Abstract
This project (comprised of this exegesis, and the accompanying recordings) explores the role of recording environments in the production of pop and rock records in an independent music scene, located in Dunedin, New Zealand. Through a combination of theoretical inquiry and practice-as-research, it explores the potential inherent in viewing and utilising recording studios as more than static, standardised technologies in music production practices.

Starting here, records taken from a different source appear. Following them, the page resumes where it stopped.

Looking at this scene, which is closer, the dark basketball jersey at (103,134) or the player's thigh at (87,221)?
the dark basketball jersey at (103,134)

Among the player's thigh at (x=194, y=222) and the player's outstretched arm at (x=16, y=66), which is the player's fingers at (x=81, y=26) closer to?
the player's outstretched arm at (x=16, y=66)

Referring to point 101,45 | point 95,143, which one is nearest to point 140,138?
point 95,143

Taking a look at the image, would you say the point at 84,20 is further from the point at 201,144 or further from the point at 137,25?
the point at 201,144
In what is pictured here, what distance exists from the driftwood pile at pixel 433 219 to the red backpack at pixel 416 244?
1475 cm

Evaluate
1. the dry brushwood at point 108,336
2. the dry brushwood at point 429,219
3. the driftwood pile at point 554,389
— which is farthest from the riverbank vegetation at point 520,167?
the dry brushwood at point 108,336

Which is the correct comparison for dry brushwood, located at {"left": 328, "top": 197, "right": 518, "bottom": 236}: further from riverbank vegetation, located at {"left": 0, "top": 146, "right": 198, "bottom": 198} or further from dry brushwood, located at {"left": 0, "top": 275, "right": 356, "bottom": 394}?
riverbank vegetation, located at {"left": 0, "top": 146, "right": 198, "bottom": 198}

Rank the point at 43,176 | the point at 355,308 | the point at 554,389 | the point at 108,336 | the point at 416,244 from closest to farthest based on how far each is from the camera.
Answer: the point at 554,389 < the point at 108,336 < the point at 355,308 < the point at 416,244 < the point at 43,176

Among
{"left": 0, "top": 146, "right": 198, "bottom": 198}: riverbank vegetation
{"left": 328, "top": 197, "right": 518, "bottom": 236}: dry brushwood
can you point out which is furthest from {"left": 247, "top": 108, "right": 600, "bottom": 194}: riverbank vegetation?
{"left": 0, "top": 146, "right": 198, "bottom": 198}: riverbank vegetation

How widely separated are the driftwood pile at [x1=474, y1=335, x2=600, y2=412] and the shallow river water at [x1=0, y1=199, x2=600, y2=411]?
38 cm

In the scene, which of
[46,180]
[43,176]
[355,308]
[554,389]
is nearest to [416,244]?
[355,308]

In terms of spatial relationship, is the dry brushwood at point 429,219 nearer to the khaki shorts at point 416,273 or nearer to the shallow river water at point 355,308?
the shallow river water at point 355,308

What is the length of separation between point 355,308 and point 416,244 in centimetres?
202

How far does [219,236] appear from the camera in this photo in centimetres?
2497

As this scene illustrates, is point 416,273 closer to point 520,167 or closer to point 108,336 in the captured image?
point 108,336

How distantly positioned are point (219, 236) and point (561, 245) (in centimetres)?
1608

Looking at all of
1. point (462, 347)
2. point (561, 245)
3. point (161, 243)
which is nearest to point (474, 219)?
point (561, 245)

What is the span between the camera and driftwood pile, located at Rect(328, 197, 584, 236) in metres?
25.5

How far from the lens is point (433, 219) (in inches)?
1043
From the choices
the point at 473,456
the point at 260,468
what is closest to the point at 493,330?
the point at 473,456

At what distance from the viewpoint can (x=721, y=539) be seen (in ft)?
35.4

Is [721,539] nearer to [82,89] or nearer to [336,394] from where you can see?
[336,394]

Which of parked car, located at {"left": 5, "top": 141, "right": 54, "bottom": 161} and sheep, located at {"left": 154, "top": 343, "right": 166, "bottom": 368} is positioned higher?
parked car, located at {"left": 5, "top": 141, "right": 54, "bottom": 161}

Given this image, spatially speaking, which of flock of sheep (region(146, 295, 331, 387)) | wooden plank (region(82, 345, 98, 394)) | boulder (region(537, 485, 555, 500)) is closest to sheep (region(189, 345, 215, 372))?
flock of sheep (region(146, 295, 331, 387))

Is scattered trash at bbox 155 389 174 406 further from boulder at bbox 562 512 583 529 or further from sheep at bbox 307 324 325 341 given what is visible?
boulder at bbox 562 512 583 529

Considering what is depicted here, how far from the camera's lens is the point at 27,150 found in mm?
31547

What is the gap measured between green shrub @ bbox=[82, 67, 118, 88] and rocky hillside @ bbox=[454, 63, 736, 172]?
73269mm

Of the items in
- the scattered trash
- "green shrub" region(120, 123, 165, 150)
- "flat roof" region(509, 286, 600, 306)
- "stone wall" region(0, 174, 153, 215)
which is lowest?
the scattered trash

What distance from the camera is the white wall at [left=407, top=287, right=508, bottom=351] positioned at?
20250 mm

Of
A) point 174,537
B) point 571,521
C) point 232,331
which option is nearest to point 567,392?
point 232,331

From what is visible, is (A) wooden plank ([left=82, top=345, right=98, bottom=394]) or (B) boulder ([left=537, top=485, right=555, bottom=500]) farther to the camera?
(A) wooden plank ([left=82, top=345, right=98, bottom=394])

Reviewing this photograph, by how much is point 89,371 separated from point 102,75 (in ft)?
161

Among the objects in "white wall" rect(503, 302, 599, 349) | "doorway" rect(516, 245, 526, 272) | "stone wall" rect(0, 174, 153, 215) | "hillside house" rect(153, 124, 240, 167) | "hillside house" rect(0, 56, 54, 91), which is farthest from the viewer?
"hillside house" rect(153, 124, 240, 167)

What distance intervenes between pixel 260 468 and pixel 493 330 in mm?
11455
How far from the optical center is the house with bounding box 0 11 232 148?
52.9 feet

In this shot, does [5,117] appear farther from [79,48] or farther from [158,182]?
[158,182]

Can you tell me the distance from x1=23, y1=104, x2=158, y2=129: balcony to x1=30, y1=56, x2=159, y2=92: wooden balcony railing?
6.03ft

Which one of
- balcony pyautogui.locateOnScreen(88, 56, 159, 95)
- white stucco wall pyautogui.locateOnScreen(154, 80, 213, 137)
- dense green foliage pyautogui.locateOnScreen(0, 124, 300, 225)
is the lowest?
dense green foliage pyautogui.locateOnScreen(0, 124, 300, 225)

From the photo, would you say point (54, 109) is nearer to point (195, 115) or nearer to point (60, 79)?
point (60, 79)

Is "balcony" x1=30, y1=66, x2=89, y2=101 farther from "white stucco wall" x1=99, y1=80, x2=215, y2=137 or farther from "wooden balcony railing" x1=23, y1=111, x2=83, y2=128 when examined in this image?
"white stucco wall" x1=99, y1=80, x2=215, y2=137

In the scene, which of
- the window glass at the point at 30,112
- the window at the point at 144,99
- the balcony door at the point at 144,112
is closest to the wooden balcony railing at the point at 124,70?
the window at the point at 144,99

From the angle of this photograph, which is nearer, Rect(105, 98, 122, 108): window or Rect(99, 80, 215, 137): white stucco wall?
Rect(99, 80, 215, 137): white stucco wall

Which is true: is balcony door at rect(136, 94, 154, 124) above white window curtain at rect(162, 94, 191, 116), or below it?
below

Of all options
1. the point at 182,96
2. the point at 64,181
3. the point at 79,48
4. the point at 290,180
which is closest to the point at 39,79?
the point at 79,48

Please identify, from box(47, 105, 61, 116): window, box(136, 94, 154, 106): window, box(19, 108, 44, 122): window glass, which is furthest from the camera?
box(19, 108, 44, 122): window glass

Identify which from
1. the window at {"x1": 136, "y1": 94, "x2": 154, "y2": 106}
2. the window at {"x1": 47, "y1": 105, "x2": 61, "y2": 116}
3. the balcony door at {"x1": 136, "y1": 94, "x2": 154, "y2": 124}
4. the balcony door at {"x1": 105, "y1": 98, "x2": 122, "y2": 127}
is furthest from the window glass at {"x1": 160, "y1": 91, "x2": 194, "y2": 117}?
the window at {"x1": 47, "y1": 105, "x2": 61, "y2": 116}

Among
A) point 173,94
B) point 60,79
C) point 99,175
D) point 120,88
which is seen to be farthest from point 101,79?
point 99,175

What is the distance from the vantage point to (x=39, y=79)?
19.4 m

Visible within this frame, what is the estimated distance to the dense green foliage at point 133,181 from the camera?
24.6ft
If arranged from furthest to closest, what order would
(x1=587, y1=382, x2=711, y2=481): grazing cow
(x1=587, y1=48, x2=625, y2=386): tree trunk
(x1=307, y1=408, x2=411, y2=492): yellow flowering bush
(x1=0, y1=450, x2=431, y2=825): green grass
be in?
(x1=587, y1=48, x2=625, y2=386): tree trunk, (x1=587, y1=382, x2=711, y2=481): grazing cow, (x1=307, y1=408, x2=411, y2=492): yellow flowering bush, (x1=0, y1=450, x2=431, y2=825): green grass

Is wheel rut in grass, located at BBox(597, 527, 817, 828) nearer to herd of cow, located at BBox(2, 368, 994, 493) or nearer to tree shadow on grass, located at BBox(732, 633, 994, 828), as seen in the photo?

Rather than understanding recording locations as fixed structures, or “container technologies” for other, implicitly more significant tools and practices, this project suggests that we should instead view these environments in the same way as we view musical instruments or sounds: as manipulable, interchangeable, and, most importantly, as capable of having a profound effect on both the performers and producers who work within them. In order to interrogate this theory, I offer a neologism: “environmental staging”, which is both the title of this project, and a term that I broadly define as meaning: the selection and reconfiguration of the spaces in which music is recorded, in order to evoke meaningful changes in performance and production practices, thus adding meaning for the production team, and hence (at times) the listener. I suggest that in exploring this concept, we should not only interrogate the relationship between acoustic space and meaning in music production processes, but also the role of physical, social, and cultural spaces and processes in and around recording environments. These factors have important implications and potentialities when explored from the perspective of the participants, and this project focuses primarily on the ways in which musical performers interact with conventional and non-studio recording locations. The recordings submitted here thus contain passages tracked in church cathedrals, abandoned mental asylums, water closets, and professional and educational studio facilities in New Zealand and Australia.
Through the creation and contextualisation of these recordings, the project argues that contemporary studies of music production must take account of the diversity and manipulability of recording environments currently available to producers and musicians. Furthermore, it offers a window into the creative potential offered by an active engagement with these technologies, as valuable tools in the practice of record making.